指先から零れる


誰も見てないから、と言って佐久間の手を取る。俗に言う恋人繋ぎというやつをして、誰もいない道を歩いた。いつもならば外で手を繋ぐ事等絶対に許しはしない佐久間が、今日は大人しくされるがままに俺に手を引かれている。もしかしたら佐久間も、俺と同じ気持ちなのかも知れない。そう思うと、些か複雑な気持ちになる。

今年一番の冷え込み。どこのニュースの天気予報でもそう言っていた。こんな日に外に出る奴の気が知れないと渋る佐久間を半ば強引に家から連れ出したのは、今から10分程前の事だった。その為、今の佐久間は些か不機嫌だ。
普段から薄着の佐久間と居る所為で、俺のマフラーはいつの間にか佐久間専用になっていた。今日もまた、ぐるぐるに巻かれた俺のマフラーは佐久間の鼻の上までをすっぽりと多い隠している。見えないが、きっとその下の鼻は真っ赤になっていることだろう。時折、鼻を啜る音が聞こえていた。

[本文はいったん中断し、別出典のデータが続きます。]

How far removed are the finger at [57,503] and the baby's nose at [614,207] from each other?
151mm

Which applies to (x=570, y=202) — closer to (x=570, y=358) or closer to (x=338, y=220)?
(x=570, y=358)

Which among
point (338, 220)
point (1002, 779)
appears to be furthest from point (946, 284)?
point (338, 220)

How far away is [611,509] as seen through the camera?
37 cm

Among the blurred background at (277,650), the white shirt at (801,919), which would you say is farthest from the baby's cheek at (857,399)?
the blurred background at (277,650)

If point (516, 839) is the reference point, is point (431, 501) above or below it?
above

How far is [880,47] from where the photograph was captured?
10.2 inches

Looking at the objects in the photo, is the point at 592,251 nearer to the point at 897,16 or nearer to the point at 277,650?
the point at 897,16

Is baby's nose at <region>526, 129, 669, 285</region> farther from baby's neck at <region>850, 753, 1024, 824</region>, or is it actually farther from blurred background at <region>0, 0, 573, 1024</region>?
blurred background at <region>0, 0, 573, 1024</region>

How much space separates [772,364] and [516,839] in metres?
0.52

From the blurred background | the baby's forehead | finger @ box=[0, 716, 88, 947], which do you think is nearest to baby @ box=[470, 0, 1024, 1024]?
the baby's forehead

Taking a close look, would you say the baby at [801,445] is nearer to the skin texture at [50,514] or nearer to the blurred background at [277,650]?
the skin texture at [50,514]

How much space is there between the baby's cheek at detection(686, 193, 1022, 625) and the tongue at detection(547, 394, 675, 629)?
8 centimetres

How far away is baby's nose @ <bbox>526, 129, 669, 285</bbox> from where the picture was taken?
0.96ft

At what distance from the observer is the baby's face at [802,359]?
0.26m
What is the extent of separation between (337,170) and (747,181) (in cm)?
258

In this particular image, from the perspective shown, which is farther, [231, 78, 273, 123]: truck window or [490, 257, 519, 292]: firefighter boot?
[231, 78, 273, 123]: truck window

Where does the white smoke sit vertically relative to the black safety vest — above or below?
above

目的地に辿り着き、足を止める。そこは、佐久間の家から一番近い公園だった。そこに一つだけポツンと置かれたベンチに佐久間を座らせる。尻が冷たいと言う佐久間の声を聞きながら、繋いだ手はそのままに隣に腰を下ろした。

「佐久間、上」
「上?」

冬の晴れた日は、空がとても高い。ピンと張り詰めたような冷たさの中で佐久間と見たそれは、綺麗な、どこまでも澄んだ青い空だった。

「うわ、すごいな…」
「寒い日はこうやって空が澄んで、凄く綺麗な色になるんだ。佐久間は、あんまり空とか見ないだろう。だから見せたかった。一緒に、見たかったんだ。」
「これだけの為に、わざわざこんな、くそ寒い中」
「ごめんな。付き合ってくれてありがとうな。」
「ううん。ありがとう」


まさかの佐久間からの感謝の言葉を聞いた俺は、馬鹿みたいに口を開けたまま固まってしまった。それから動けるようになるのと同時に、頭の中を色々な感情が過ぎった。

本当は、「何処に居たって空は繋がってるんだ」とか「俺はいつだってこの空を見上げて佐久間を想うよ」とか、何というかその、格好いい台詞を伝えたかった。昨日の夜、沢山考えたんだ。結局必要のないものになってしまったけれど。俺だってそれなりに、格好つけたいと思う時があるんだ。惚れた相手の前では、特に。
そんなことを考えていると、ふいに佐久間が俺の手を強く握り返した。そして、身体を乗り出し俺の唇に触れる。

「ありがとう、源田」



(…キスされるのかと思った)

俺の唇に触れたのは、冷たい指先だった。

。その時何故だか俺は、佐久間が泣いているような気がした。実際は全くそんなことなかったのだが、本当に、なんとなくそう思ったのだ。それは無意識に声に出ていたらしく、佐久間が「泣いてない」と言った。消え入りそうな声だった。俺はそれに、そうかと返すだけで精一杯だった。



元来た道を、ゆっくりと歩く。繋いでいた手は解かれ、今の佐久間は帰りに立ち寄ったコンビニで買ったあんまんで手を温めている。手が離されたことに少しの寂しさを感じながらも、その姿は俺をとても幸せな気持ちにさせた。

「さっき、キスしてくれるのかと思った。」
「何だ。不満か?」
「いや。充分だ。」

充分だ。佐久間から、ありがとう、なんて言ってもらえたのだから。
すると、佐久間が俺の腕をぐっと掴む。そして大きな瞳で俺を見上げて、更に続けた。

「だってそういうのは、おまえが得意だろう?」

いつだって、俺は佐久間に適わないのだ。俺は佐久間のマフラーを下ろし髪を耳にかけ、そのまま唇を寄せた。
明日、いってらっしゃいと頑張れと、あと何を言おうか。今日みたいに格好悪いのはごめんだが、頭で描くようなものは、今の俺には出来そうもない。


その後半分にして食べたあんまんはすっかり冷め切り固くなってしまい、お世辞にもおいしいとは言えない物だったけれど、俺は、この味を忘れないと思う。